Вышка — это по-деревенски значит чердак. Взял Генка керосиновую лампу с пузатым стеклом, забрался по приставной лестнице в пыльную темноту чердака. Пахло сухой землей и березовыми листьями. Веники, подвешенные к стропилам, словно скребучие лапы, хватали за лицо. Генка долго не мог найти корыто. Потом отыскал его в углу за старым сундуком, окованным ржавыми полосками.

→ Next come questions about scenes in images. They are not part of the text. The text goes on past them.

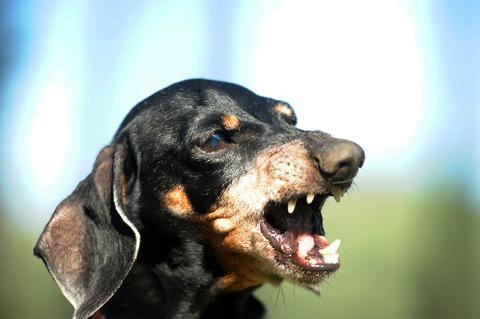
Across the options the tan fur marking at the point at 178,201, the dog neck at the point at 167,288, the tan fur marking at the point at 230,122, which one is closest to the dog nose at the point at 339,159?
the tan fur marking at the point at 230,122

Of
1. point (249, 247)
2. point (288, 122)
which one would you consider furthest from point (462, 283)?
point (249, 247)

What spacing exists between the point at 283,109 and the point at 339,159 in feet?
3.70

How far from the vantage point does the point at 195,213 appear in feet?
12.0

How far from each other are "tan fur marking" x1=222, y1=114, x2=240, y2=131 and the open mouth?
0.56 meters

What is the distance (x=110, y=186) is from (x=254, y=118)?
0.96 metres

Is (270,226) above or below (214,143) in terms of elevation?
below

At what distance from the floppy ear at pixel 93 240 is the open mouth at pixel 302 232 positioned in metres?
0.77

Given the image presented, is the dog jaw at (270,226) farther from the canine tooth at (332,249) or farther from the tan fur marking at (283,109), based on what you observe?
the tan fur marking at (283,109)

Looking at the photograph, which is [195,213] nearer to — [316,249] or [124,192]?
[124,192]

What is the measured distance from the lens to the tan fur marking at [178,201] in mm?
3674

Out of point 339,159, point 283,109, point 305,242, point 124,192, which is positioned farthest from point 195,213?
point 283,109

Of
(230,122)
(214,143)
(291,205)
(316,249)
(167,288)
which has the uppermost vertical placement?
(230,122)

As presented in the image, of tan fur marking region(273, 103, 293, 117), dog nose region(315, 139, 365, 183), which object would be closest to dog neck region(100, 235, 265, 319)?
dog nose region(315, 139, 365, 183)

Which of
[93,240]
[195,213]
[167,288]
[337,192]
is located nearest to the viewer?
[337,192]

Сундук был старинный, могучий. Интересный. Уж не золото ли прячет в нем Петр Макарыч? Генка поднатужился, поднял крышку. Была в сундуке всякая рухлядь: гнилые голенища от сапог, драный шелковый абажур, мятый самовар без крана. А еще была книжка — разлохмаченная, без корочек. И на первой странице картинка: мальчишка в широкополой шляпе, верхом на тонконогом коне, перепоясанный патронташами, поднял к губам сигнальную трубу. А издалека мчатся по степи лихие всадники.
Через неделю Семен Завьялов. тот, что из Красной Армии пришел раненый, Генку окликнул через изгородь и сказал:
— Мы тут с народом порешили, что нечего тебе на Малопудова спину гнуть. Определим тебя в пастухи. Мужиков у нас мало, на это дело с охотой никто не идет, а тебе в самый раз, если постараешься. Скотины у нас немного, управишься. До осени походишь за стадом, муки заработаешь — и домой. Чего тебе в деревне делать? Ты человек городской, рабочий… А пока у меня поживешь.

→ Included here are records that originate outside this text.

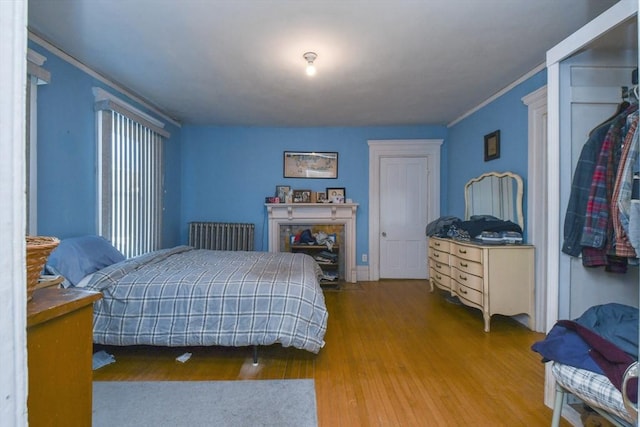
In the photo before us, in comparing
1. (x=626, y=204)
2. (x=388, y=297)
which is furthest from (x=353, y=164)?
(x=626, y=204)

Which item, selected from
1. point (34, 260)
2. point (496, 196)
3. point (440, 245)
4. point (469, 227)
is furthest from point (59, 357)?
point (496, 196)

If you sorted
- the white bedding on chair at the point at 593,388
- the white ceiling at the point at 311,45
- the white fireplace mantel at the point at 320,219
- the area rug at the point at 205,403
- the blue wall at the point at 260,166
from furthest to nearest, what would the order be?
the white fireplace mantel at the point at 320,219 → the blue wall at the point at 260,166 → the white ceiling at the point at 311,45 → the area rug at the point at 205,403 → the white bedding on chair at the point at 593,388

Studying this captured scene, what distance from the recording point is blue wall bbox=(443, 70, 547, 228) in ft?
9.70

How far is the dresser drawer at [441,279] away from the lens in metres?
3.39

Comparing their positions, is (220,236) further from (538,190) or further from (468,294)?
(538,190)

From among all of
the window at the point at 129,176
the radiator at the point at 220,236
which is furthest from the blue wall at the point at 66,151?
the radiator at the point at 220,236

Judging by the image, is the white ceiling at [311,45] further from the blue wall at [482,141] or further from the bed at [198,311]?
the bed at [198,311]

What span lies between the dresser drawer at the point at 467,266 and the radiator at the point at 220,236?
2.76 meters

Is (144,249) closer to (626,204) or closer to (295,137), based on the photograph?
(295,137)

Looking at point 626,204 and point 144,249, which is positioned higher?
point 626,204

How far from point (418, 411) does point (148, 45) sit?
3106 mm

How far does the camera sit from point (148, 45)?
7.65 ft

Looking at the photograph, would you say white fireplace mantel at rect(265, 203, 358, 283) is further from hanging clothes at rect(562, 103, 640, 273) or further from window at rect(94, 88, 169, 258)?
hanging clothes at rect(562, 103, 640, 273)

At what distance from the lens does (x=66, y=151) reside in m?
2.45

С тех пор и ходит Генка в пастухах. Кнут на плече, а за поясом книжка. Та, что на чердаке нашлась. Чуть свободная минута выпадет, Генка сразу нос в книгу. Написано там о далекой стране Трансвааль, где народ дрался за свою свободу против англичан. Страна далекая, африканская, а дела понятные: вся Россия тоже воюет за свободу, против богатеев, таких, как Малопудов. Да и против этих самых англичан тоже, которые до чужого каравая большие охотники. Семен Завьялов с ними воевал, рассказывал…
Генка уже два раза перечитал книжку, где говорилось про мальчишек из Трансвааля, которые с англичанами дрались. И очень ему нравится картинка на первом листе: всадник-трубач.
Вот бы Генке такую трубу!
Он так замечтался, что даже кулак к губам поднес. Даже показалось, что губы коснулись холодного металла…
Заиграет труба, и послушное стадо соберется в путь. Станут гарцевать на мустангах ковбои — пастухи и охотники дикого Запада. (Генка про них еще раньше читал в книжках Купера и Майн Рида.) А если кто заденет Генку, целая армия бросится на выручку, сотрясая поля топотом подков.
И вот как наяву видит Генка, будто на звук трубы мчатся от темного леса по холмам, лугам и перелескам всадники. Их стремительные силуэты четко рисуются на вечернем небе. Вытянулись по ветру плащи, головы в широкополых сомбреро склонены к лошадиным гривам.
Всадники спешат к Генке. Помощь и дружба! Месть за обиды!
Генка усмехнулся своим воспоминаниям. Поправил на плече винтовочный ремень и зашагал снова.